== WHAT YOU HAVE TO DO ==
Copy the material below line for line without changing anything, but leave out the pictures.

== THE DATA ==
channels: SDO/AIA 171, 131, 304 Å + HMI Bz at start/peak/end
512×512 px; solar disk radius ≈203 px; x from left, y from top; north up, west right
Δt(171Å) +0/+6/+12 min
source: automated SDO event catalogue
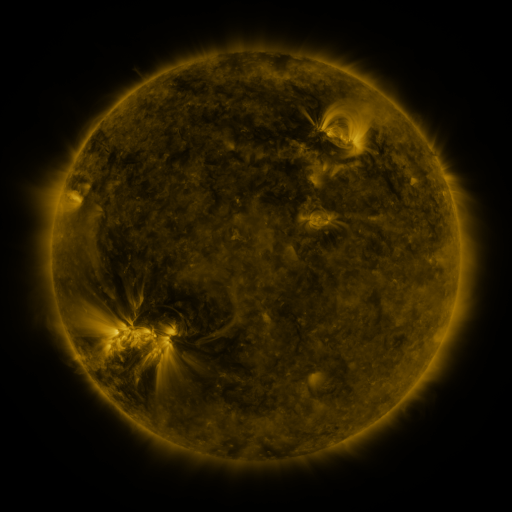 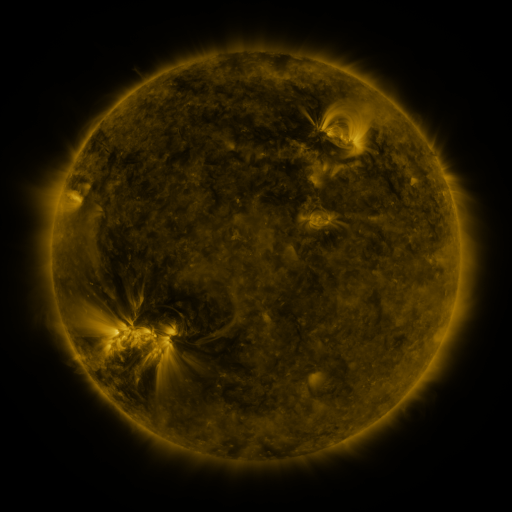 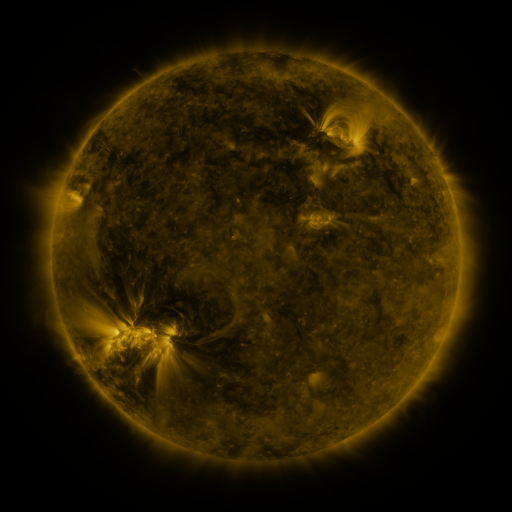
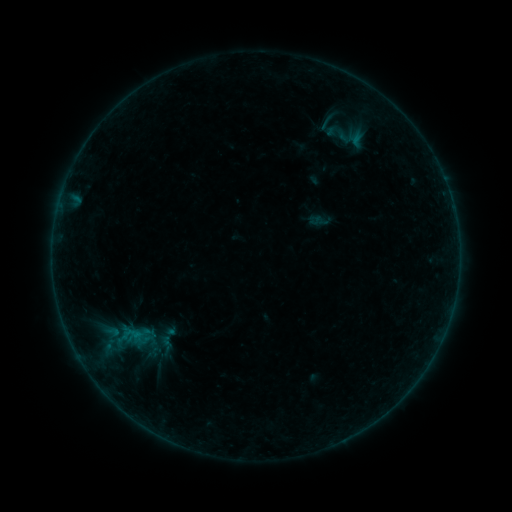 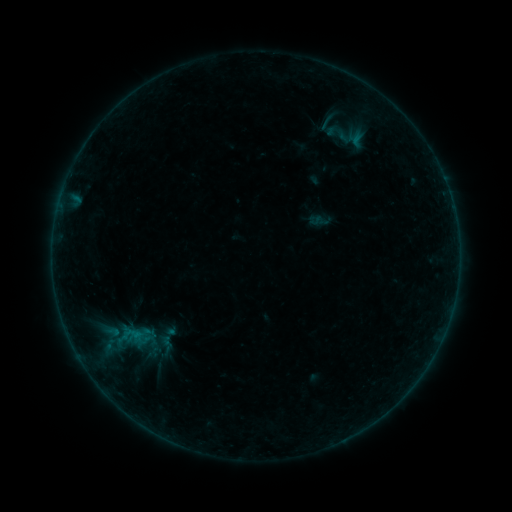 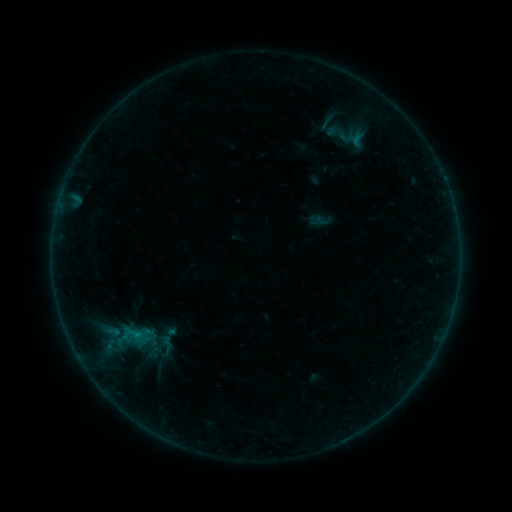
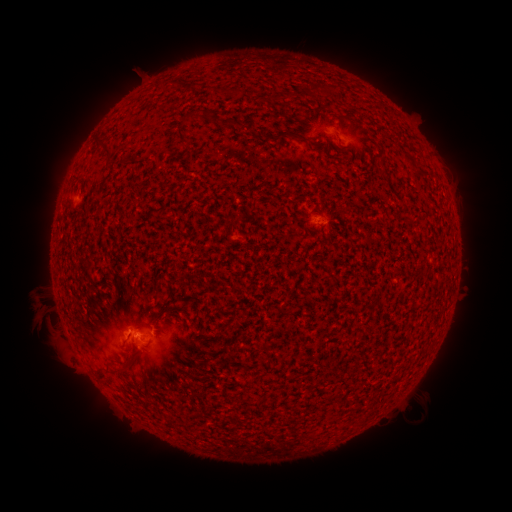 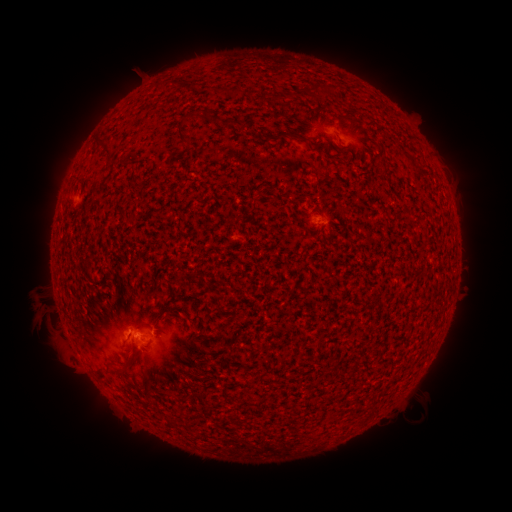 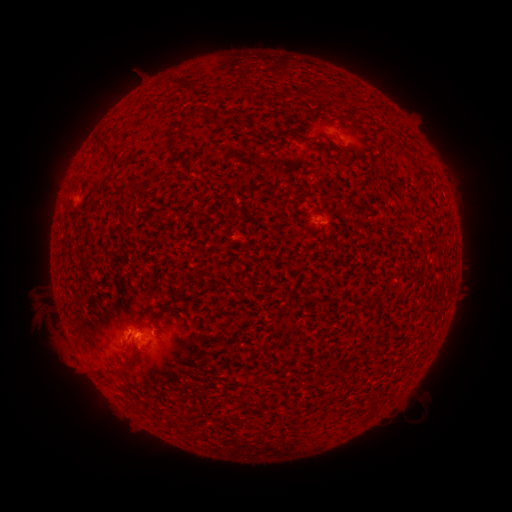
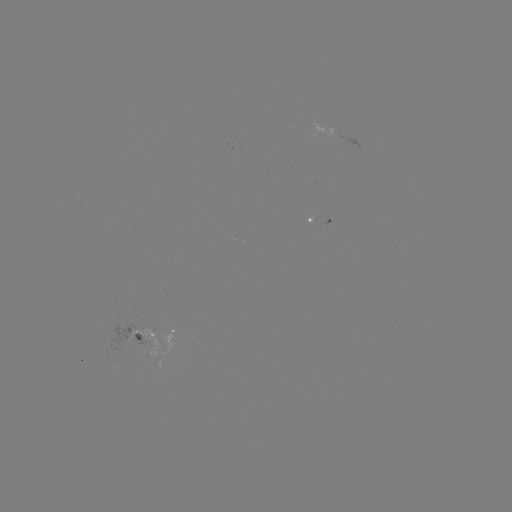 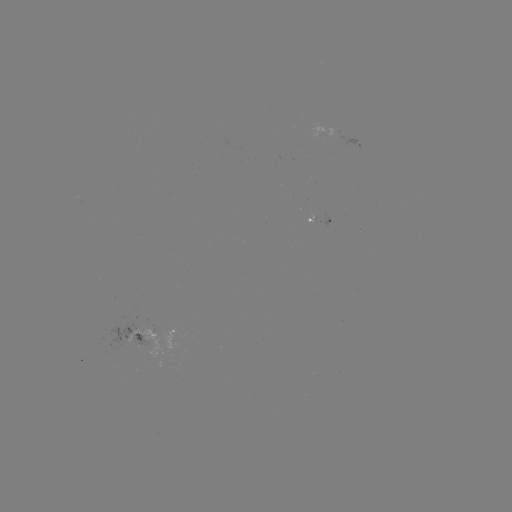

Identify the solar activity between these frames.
B1.8 flare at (138, 335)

== TASK SOLUTION ==
channels: SDO/AIA 171, 131, 304 Å + HMI Bz at start/peak/end
512×512 px; solar disk radius ≈203 px; x from left, y from top; north up, west right
Δt(171Å) +0/+6/+12 min
source: automated SDO event catalogue

Identify the solar activity between these frames.
B1.8 flare at (138, 335)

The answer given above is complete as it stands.